Yang Mati dan Terlupakan
Sebuah Esai
Sejarah
Indonesia merupakan keniscayaan yang dibangun dengan banyak darah, mulai dari
kolonialisasi panjang Belanda hingga kekerasan yang terjadi
antar orang-orang Indonesia sendiri. Ketika
duduk di bangku Sekolah Dasar (SD) misalnya, saya terus bertanya pada guru
mengapa saya harus melihat serangkaian pembunuhan dan siasat lainnya yang tidak
saya mengerti lewat film G30S-PKI yang terus diulang-ulang setiap tahun- ketika
saya lebih menyukai film Doraemon. Guru hanya mengikuti instruksi kepala
sekolah, kepala sekolah mengikuti instruksi dari pusat, lalu pusat mengikuti
instruksi siapa? Siapa yang menyarankan anak SD untuk menonton film yang sarat
politik dan propaganda tersebut? Atau siapa yang dimaksud dengan “pusat” di
sini, sedangkan masa kecil saya sudah lewat era presiden Soeharto.

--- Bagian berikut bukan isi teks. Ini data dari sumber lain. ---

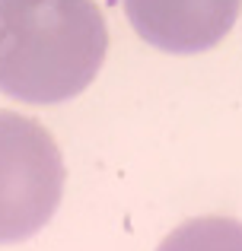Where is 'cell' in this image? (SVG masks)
<instances>
[{
  "mask_svg": "<svg viewBox=\"0 0 242 251\" xmlns=\"http://www.w3.org/2000/svg\"><path fill=\"white\" fill-rule=\"evenodd\" d=\"M64 156L32 118L0 108V245H16L48 226L64 194Z\"/></svg>",
  "mask_w": 242,
  "mask_h": 251,
  "instance_id": "2",
  "label": "cell"
},
{
  "mask_svg": "<svg viewBox=\"0 0 242 251\" xmlns=\"http://www.w3.org/2000/svg\"><path fill=\"white\" fill-rule=\"evenodd\" d=\"M156 251H242V223L230 216L188 220L172 229Z\"/></svg>",
  "mask_w": 242,
  "mask_h": 251,
  "instance_id": "4",
  "label": "cell"
},
{
  "mask_svg": "<svg viewBox=\"0 0 242 251\" xmlns=\"http://www.w3.org/2000/svg\"><path fill=\"white\" fill-rule=\"evenodd\" d=\"M242 0H124L134 32L169 54H198L223 42Z\"/></svg>",
  "mask_w": 242,
  "mask_h": 251,
  "instance_id": "3",
  "label": "cell"
},
{
  "mask_svg": "<svg viewBox=\"0 0 242 251\" xmlns=\"http://www.w3.org/2000/svg\"><path fill=\"white\" fill-rule=\"evenodd\" d=\"M108 51L93 0H0V92L29 105L80 96Z\"/></svg>",
  "mask_w": 242,
  "mask_h": 251,
  "instance_id": "1",
  "label": "cell"
}]
</instances>
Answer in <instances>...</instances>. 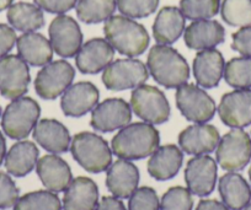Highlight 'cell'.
Here are the masks:
<instances>
[{
    "instance_id": "1",
    "label": "cell",
    "mask_w": 251,
    "mask_h": 210,
    "mask_svg": "<svg viewBox=\"0 0 251 210\" xmlns=\"http://www.w3.org/2000/svg\"><path fill=\"white\" fill-rule=\"evenodd\" d=\"M160 143V135L153 124L132 123L121 128L112 138L111 148L117 158L123 160H141L151 156Z\"/></svg>"
},
{
    "instance_id": "2",
    "label": "cell",
    "mask_w": 251,
    "mask_h": 210,
    "mask_svg": "<svg viewBox=\"0 0 251 210\" xmlns=\"http://www.w3.org/2000/svg\"><path fill=\"white\" fill-rule=\"evenodd\" d=\"M149 73L158 84L175 89L187 83L190 68L185 58L168 45H156L151 49L147 60Z\"/></svg>"
},
{
    "instance_id": "3",
    "label": "cell",
    "mask_w": 251,
    "mask_h": 210,
    "mask_svg": "<svg viewBox=\"0 0 251 210\" xmlns=\"http://www.w3.org/2000/svg\"><path fill=\"white\" fill-rule=\"evenodd\" d=\"M103 33L113 49L127 57L143 54L149 46L146 27L127 16H111L106 20Z\"/></svg>"
},
{
    "instance_id": "4",
    "label": "cell",
    "mask_w": 251,
    "mask_h": 210,
    "mask_svg": "<svg viewBox=\"0 0 251 210\" xmlns=\"http://www.w3.org/2000/svg\"><path fill=\"white\" fill-rule=\"evenodd\" d=\"M71 151L74 160L88 172L100 173L112 163V151L102 137L91 132H81L73 138Z\"/></svg>"
},
{
    "instance_id": "5",
    "label": "cell",
    "mask_w": 251,
    "mask_h": 210,
    "mask_svg": "<svg viewBox=\"0 0 251 210\" xmlns=\"http://www.w3.org/2000/svg\"><path fill=\"white\" fill-rule=\"evenodd\" d=\"M41 107L31 97H19L6 106L1 117V128L9 138L23 140L35 129Z\"/></svg>"
},
{
    "instance_id": "6",
    "label": "cell",
    "mask_w": 251,
    "mask_h": 210,
    "mask_svg": "<svg viewBox=\"0 0 251 210\" xmlns=\"http://www.w3.org/2000/svg\"><path fill=\"white\" fill-rule=\"evenodd\" d=\"M216 150L217 161L223 170L240 171L251 160V138L241 128H233L219 140Z\"/></svg>"
},
{
    "instance_id": "7",
    "label": "cell",
    "mask_w": 251,
    "mask_h": 210,
    "mask_svg": "<svg viewBox=\"0 0 251 210\" xmlns=\"http://www.w3.org/2000/svg\"><path fill=\"white\" fill-rule=\"evenodd\" d=\"M131 108L137 117L149 124H161L170 117V103L163 91L151 85H141L131 95Z\"/></svg>"
},
{
    "instance_id": "8",
    "label": "cell",
    "mask_w": 251,
    "mask_h": 210,
    "mask_svg": "<svg viewBox=\"0 0 251 210\" xmlns=\"http://www.w3.org/2000/svg\"><path fill=\"white\" fill-rule=\"evenodd\" d=\"M148 78V67L138 59H117L108 64L102 73L103 85L112 91L136 89Z\"/></svg>"
},
{
    "instance_id": "9",
    "label": "cell",
    "mask_w": 251,
    "mask_h": 210,
    "mask_svg": "<svg viewBox=\"0 0 251 210\" xmlns=\"http://www.w3.org/2000/svg\"><path fill=\"white\" fill-rule=\"evenodd\" d=\"M176 106L190 122L207 123L216 115L213 98L194 84H183L176 91Z\"/></svg>"
},
{
    "instance_id": "10",
    "label": "cell",
    "mask_w": 251,
    "mask_h": 210,
    "mask_svg": "<svg viewBox=\"0 0 251 210\" xmlns=\"http://www.w3.org/2000/svg\"><path fill=\"white\" fill-rule=\"evenodd\" d=\"M74 76L75 70L67 60L50 62L36 76V93L43 100H54L72 85Z\"/></svg>"
},
{
    "instance_id": "11",
    "label": "cell",
    "mask_w": 251,
    "mask_h": 210,
    "mask_svg": "<svg viewBox=\"0 0 251 210\" xmlns=\"http://www.w3.org/2000/svg\"><path fill=\"white\" fill-rule=\"evenodd\" d=\"M27 63L19 55L8 54L0 59V93L8 100L23 97L30 84Z\"/></svg>"
},
{
    "instance_id": "12",
    "label": "cell",
    "mask_w": 251,
    "mask_h": 210,
    "mask_svg": "<svg viewBox=\"0 0 251 210\" xmlns=\"http://www.w3.org/2000/svg\"><path fill=\"white\" fill-rule=\"evenodd\" d=\"M48 32L53 50L63 58L75 57L83 46V33L71 16L59 15L53 19Z\"/></svg>"
},
{
    "instance_id": "13",
    "label": "cell",
    "mask_w": 251,
    "mask_h": 210,
    "mask_svg": "<svg viewBox=\"0 0 251 210\" xmlns=\"http://www.w3.org/2000/svg\"><path fill=\"white\" fill-rule=\"evenodd\" d=\"M188 190L197 197H207L217 182V163L208 155H197L188 160L185 168Z\"/></svg>"
},
{
    "instance_id": "14",
    "label": "cell",
    "mask_w": 251,
    "mask_h": 210,
    "mask_svg": "<svg viewBox=\"0 0 251 210\" xmlns=\"http://www.w3.org/2000/svg\"><path fill=\"white\" fill-rule=\"evenodd\" d=\"M132 119V108L122 98H107L96 105L91 113V127L102 133L126 127Z\"/></svg>"
},
{
    "instance_id": "15",
    "label": "cell",
    "mask_w": 251,
    "mask_h": 210,
    "mask_svg": "<svg viewBox=\"0 0 251 210\" xmlns=\"http://www.w3.org/2000/svg\"><path fill=\"white\" fill-rule=\"evenodd\" d=\"M222 122L230 128L251 124V89H236L226 93L218 106Z\"/></svg>"
},
{
    "instance_id": "16",
    "label": "cell",
    "mask_w": 251,
    "mask_h": 210,
    "mask_svg": "<svg viewBox=\"0 0 251 210\" xmlns=\"http://www.w3.org/2000/svg\"><path fill=\"white\" fill-rule=\"evenodd\" d=\"M221 135L214 125L206 123H195L178 135V144L181 150L188 155H206L212 153L218 146Z\"/></svg>"
},
{
    "instance_id": "17",
    "label": "cell",
    "mask_w": 251,
    "mask_h": 210,
    "mask_svg": "<svg viewBox=\"0 0 251 210\" xmlns=\"http://www.w3.org/2000/svg\"><path fill=\"white\" fill-rule=\"evenodd\" d=\"M98 88L90 81L71 85L62 96L60 107L68 117H81L93 111L99 102Z\"/></svg>"
},
{
    "instance_id": "18",
    "label": "cell",
    "mask_w": 251,
    "mask_h": 210,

Ketika beranjak di bangku kuliah, saya baru
mulai bisa memetakan jawaban atas pertanyaan-pertanyaan saya di masa kecil,
termasuk betapa label PKI ternyata menyimpan kurang lebih satu juta jiwa
masyarakat Indonesia yang terbunuh, entah di Bali, Jawa Timur, atau
daerah-daerah lainnya. Islam sebagai agama rahmah yang saya kenal, tidak
luput sebagai ajang propaganda kepentingan, semua PKI adalah kafir dan halal
darahnya. Dan karena “fatwa” tersebut, manusia berubah menjadi iblis-membunuh,
menyiksa, memerkosa, dan tindakan anarkis lainnya, dan yang paling keji adalah,
“fatwa” tersebut membuat pelakunya tidak merasa bersalah, alih-alih mereka
mungkin merasa sebagai utusan malaikat untuk menghukum orang-orang PKI yang
“tidak percaya Tuhan”. Sejarah kekerasan ini mungkin menjadi kekerasan paling
besar yang dimotori oleh pemerintah, dan sayangnya sedikit sekali mendapat
perhatian dunia. Mungkin juga karena lamanya sang presiden berada dalam
jabatannya, sehingga tidak sembarang orang berani mengusik setelah kejadian
tersebut.
Beberapa dasawarsa terakhir, para sastrawan
mulai merangkum kejadian-kejadian tersebut melalui karyanya, misalnya seperti
Eka Kurniawan atau Seno Gumira Adjidarma, yang hingga kini karyanya masih asik
menjadi kajian dan bahan diskusi mahasiswa sastra. Melalui karya tersebut,
setidaknya masyarakat literasi Indonesia diingatkan agar tidak lupa peristiswa
kekerasan yang terjadi di masa lalu, karena peristiwa tersebut pernah hadir,
dan mereka bahkan mati sebelum sempat bertanya salahnya apa. Keluarga korban
kemudian menanggung diskriminasi berpuluh-puluh tahun, bahkan sebelum sempat
menyudahi kesedihan atas kehilangan anggota keluarganya dengan cara yang
tragis. Karya sastra menyoroti tiap kesedihan individu, dan tentu mereka tidak
hanya bilangan satu dua tiga atau satu juta, mereka adalah ayahnya seseorang,
ibunya seseorang, anaknya seseorang- yang dibesarkan dengan peluh perjuangan
dan kasih sayang.
Kesadaran mengenai kemanusian yang partikular
ini turut saya dapatkan di sastra, dan sejauh saya berpikir dan berdiskusi
dengan orang-orang, saya masih belum menemukan jalan keluar mengenai “apa yang
bisa saya lakukan atas sejarah kekerasan masa lalu ini”, saya hanya bisa
menulis, dan memupuk kesadaran diri dan orang-orang di sekitar saya, itupun
kalau mereka sedang tertarik dengan pembahasan kasus 1965. Kini orang-orang
berlomba untuk produktif yang berimplikasi langsung pada kapital, menjadi
manusia yang enggan berpikir rumit, pun ini disokong oleh sistem pendidikan
Indonesia itu sendiri, maka saya khawatir, lama-kelamaan Indonesia akan
kekurangan para pemikir.
Dari latar belakang tersebut, saya berpikir bahwa
IPT-65 merupakan wadah belajar yang sangat baik bagi saya untuk menemukan
orang-orang yang memiliki topic interest yang sama, yang bisa mendiskusikan
keadilan dan kemanusiaan bersama, lantas turut merumuskan tentang “apa yang
bisa kita lakukan” secara kolektif, tidak hanya tentang individu-individu, barangkali berupa karya, barangkali berupa laporan riset, atau barangkali berupa aksi.